I gazed upon her with love and understanding. There are times in a relationship when disagreeable truths must be confronted, together. Gently, I said: "We have rodents, but they are larger than mice. And I think we both know that." My wife nodded resignedly.
"We have rabbits," she said.
I live in a city. This involves certain sacrifices. Writer Robert Sullivan explained it best: "If you are in New York while you are reading this sentence, or even in any other major city in America, then you are in proximity of two or more rats having sex."
(This column is being published pursuant to an agreement with my editor that it contain no sentence more disturbing than the previous one. It was not easy.)
Facing the fact of a rat in one's home is a little like facing the fact of impending death. You go through stages of grief. After denial comes anger ("It's Bush's fault . . . !" ). Then, bargaining ("It says here rats won't eat alfalfa! Maybe if we live only on alfalfa . . ."). But there is never, ever acceptance. Instead, there is shame.

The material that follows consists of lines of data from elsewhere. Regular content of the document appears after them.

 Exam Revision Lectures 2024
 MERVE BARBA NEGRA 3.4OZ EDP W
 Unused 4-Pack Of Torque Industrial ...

Shame impels you to spend several days trying to avoid having to reveal your problem to anyone else, meaning you waste time trying to catch the rats yourself, which pretty much just means feeding them peanut butter, which they seem to enjoy. (Rat traps terrify you, not the rat.) This phase lasts several days, days marked by preemptive acts of bravado, particularly each morning, stomping downstairs and loudly approaching the still-dark kitchen. ("Here I come, and I'm in a fierce rat-killin' frenzy . . .") Eventually, you give up and call an exterminator, who you hope will arrive in an unmarked truck, or better yet, a decoy truck. You are willing to pay for the required auto detailing yourself. ("Petticoats 'n' Corsages.")

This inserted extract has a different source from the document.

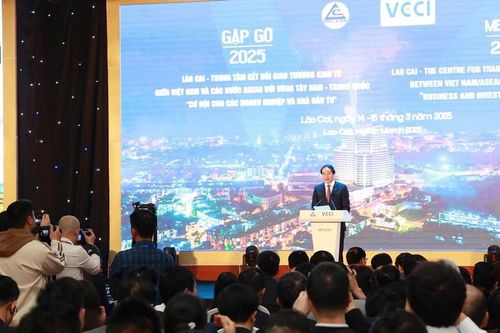 Điểm tin trong tuần từ ngày 9/3 đến ngày 16/3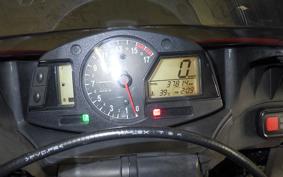 HONDA CBR600RR GEN 3 2011 PC40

Brian the exterminator solemnly told me that the best confirmation that we had rats would be to find their bathroom. I laughed, but Brian did not. He started poking around behind pieces of furniture, explaining that rats, unlike mice, are fastidious animals that will not eat where they poop. So they create a private bathroom. I was still laughing when Brian found it, behind a cabinet. At this point I stopped laughing. What I saw back there defies description. I mean that literally. Pursuant to the agreement with my editor, it may not be described.
In fact, many of the events of the ensuing four days do not permit elaboration, particularly what happened when Brian put down glue traps to snare the animals alive. I will say only this: Contrary to popular belief, rats do have vocal cords, which they use only when extremely upset.
The sounds they emit at these times could strip the paint from a car or the flesh from a corpse. Ultimately, however, the glue trap had the same effect on the rat that toilet paper has on you, when it gets caught on your shoe. The rat was inconvenienced, and possibly embarrassed when it went back to its home and faced the taunts of other rats, but that's about it.
So on his second visit, Brian informed me that the only option left was poison. Exterminators don't usually recommend poison in homes with dogs. Brian looked at me, and then at Harry, my old Labrador retriever. My wife and I considered the alternative, namely, living with rats. Then we agreed that, at 12, Harry had already lived a long and fruitful life, and was probably facing a difficult and painful senescence, anyway -- it would be a blessing, really! Brian put a poison box under the stove and squirted a lot of powdered poison into our baseboards.
Well, it worked. Harry still lives, and the rats do not. The only lingering problem is that, before squirting the poison, Brian never first ascertained what was under the baseboards. It turns out that what was under the baseboards was my basement office, which is now coated by a fine dusting of rat poison, like confectioners' sugar on a raspberry tart. My wife is fine with that, considering the alternative. After all, I, too, have lived a long and fruitful life.